▸ READING PASSAGE:
Develop a synthesizable VHDL model of a 3-phase induction motor that accurately replicates electromagnetic and mechanical dynamics in real-time, enabling controller-in-the-loop and hardware-in-the-loop testing without reliance on physical prototypes.

Use Cases

  • EV inverter control validation (FOC, V/Hz, DTC).
  • Rapid HIL prototyping & design iteration.
  • Teaching & research (power electronics, drives).
  • Safety testing without high-power hardware.

Methodology

Discretized state-space motor equations (stator/rotor flux linkages, dq-axis model), implemented fixed-point arithmetic in VHDL, and orchestrated compute with a Moore FSM. Verified against MATLAB/Simulink golden models and timing-closed on FPGA.

Results

  • >40% reduction in HIL test time & cost.
  • Stable real-time update @ clock-gated 50–100 MHz.

▸ PROVIDED DATA:
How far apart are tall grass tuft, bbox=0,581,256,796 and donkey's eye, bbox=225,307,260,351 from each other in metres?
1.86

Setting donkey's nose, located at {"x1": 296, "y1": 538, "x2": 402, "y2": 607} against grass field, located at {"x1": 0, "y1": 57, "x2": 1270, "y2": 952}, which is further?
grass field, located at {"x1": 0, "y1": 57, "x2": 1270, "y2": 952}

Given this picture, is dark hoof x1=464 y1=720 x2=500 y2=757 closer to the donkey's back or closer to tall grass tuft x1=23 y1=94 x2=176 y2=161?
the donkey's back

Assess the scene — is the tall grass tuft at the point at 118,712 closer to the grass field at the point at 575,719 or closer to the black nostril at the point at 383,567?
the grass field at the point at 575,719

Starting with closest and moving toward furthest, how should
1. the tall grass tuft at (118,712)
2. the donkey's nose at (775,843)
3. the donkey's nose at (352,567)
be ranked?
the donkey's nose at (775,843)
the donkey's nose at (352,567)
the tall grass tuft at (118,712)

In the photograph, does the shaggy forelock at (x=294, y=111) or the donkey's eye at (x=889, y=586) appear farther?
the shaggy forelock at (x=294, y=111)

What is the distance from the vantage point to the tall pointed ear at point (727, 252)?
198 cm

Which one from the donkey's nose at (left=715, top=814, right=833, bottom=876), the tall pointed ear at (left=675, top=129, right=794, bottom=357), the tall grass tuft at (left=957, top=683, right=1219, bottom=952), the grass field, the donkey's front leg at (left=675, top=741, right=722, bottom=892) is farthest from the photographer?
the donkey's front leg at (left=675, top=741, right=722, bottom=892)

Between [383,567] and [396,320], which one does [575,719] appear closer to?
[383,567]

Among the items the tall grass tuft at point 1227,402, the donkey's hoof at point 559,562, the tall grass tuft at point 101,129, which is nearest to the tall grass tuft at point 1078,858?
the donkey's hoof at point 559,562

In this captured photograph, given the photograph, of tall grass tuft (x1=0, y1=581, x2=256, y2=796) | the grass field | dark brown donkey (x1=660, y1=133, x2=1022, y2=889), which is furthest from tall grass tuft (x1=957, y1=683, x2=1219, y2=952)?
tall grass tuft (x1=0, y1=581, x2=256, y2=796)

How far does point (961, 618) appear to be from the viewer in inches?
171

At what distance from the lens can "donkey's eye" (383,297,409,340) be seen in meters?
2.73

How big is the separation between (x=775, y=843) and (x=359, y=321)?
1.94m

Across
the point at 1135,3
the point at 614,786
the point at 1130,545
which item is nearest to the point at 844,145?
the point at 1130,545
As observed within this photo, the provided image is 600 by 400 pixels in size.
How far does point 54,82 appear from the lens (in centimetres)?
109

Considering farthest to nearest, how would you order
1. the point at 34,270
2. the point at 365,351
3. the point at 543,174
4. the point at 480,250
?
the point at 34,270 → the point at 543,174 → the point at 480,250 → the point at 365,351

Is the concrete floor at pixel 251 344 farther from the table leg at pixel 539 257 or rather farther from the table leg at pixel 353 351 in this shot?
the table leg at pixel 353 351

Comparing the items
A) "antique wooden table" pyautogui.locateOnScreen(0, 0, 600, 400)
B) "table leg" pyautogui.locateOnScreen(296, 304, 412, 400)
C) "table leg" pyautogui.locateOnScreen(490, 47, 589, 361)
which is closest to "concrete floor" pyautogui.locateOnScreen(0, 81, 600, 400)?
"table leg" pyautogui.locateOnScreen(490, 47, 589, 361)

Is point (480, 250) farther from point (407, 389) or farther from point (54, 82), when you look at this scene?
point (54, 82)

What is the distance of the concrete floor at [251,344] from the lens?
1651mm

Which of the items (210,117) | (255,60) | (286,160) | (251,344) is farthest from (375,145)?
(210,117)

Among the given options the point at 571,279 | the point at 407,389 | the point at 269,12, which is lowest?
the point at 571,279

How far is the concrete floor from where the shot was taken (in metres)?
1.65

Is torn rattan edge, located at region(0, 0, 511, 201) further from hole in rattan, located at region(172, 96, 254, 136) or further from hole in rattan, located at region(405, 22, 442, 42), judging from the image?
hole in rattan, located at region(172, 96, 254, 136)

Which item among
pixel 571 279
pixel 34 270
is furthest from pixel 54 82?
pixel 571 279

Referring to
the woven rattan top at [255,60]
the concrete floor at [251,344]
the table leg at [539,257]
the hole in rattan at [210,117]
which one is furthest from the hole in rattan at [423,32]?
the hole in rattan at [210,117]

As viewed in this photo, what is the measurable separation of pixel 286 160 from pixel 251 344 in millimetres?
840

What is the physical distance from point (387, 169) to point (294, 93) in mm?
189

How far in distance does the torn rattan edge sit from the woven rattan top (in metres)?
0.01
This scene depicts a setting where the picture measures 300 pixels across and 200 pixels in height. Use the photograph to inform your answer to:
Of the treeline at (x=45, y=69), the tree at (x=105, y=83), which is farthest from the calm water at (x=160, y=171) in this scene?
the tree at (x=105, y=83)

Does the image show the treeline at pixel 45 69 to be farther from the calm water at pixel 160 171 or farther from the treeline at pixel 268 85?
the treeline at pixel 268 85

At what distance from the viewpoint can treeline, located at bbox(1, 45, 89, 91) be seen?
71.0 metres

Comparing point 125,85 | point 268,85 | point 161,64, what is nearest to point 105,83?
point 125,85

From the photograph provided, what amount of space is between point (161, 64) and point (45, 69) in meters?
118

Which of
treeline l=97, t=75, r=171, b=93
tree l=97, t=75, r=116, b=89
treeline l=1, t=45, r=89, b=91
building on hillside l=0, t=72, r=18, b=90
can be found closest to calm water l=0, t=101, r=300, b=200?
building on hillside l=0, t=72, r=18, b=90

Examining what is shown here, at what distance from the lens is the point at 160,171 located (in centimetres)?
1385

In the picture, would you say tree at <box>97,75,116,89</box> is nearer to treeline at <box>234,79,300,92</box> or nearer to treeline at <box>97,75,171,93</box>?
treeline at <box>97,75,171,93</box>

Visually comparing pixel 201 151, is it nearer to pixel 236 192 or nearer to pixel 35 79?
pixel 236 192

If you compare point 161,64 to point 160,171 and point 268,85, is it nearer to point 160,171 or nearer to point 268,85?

▸ YOUR TASKS:
**1.** From the VHDL motor model text, list every use case it gives.
**2.** Answer these from the VHDL motor model text:
(a) What kind of state machine orchestrates the compute?
(b) What was the model verified against?
(c) At what clock range does the real-time update stay stable?

▸ ANSWERS PROVIDED:
**1.**
- EV inverter control validation (FOC, V/Hz, DTC)
- Rapid HIL prototyping & design iteration
- Teaching & research (power electronics, drives)
- Safety testing without high-power hardware

**2.**
(a) A Moore FSM.
(b) MATLAB/Simulink golden models.
(c) Clock-gated 50–100 MHz.